**What the task asks**
Rewrite the material below, replacing "mower wheel" with "lawnmower wheel" and keeping everything else the same. Leave out the pictures.

# # #

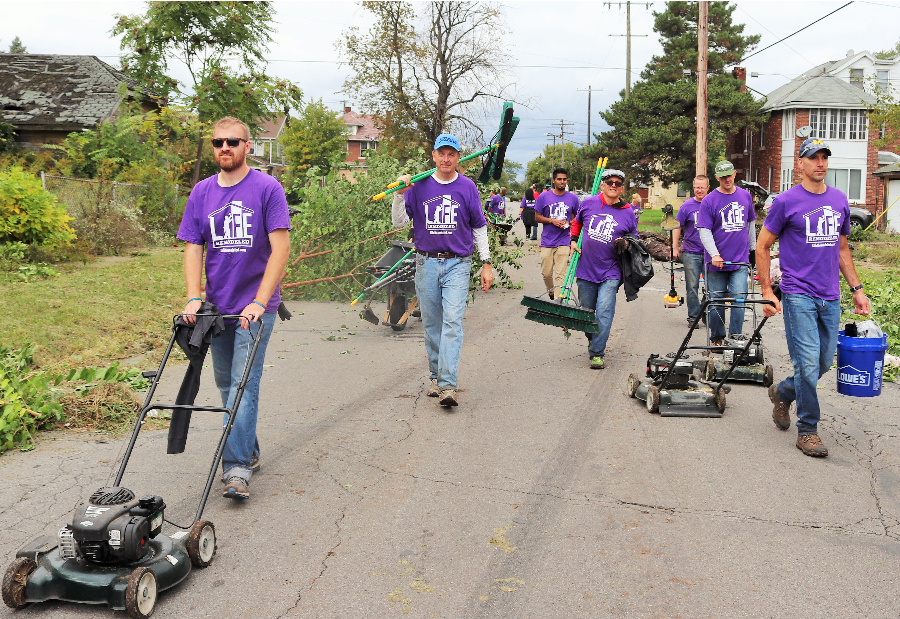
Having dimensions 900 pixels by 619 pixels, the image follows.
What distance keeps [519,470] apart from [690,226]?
6.12 meters

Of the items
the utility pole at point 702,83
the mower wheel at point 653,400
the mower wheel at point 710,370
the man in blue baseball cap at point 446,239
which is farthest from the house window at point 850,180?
the man in blue baseball cap at point 446,239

# # #

**Task solution**
Having dimensions 900 pixels by 619 pixels, the image follows.
What distance keeps [519,470] apart from [690,226]?
6.12 meters

Of the items
the utility pole at point 702,83
the lawnmower wheel at point 653,400
the lawnmower wheel at point 710,370
the man in blue baseball cap at point 446,239
which is farthest from the house window at point 850,180?
the man in blue baseball cap at point 446,239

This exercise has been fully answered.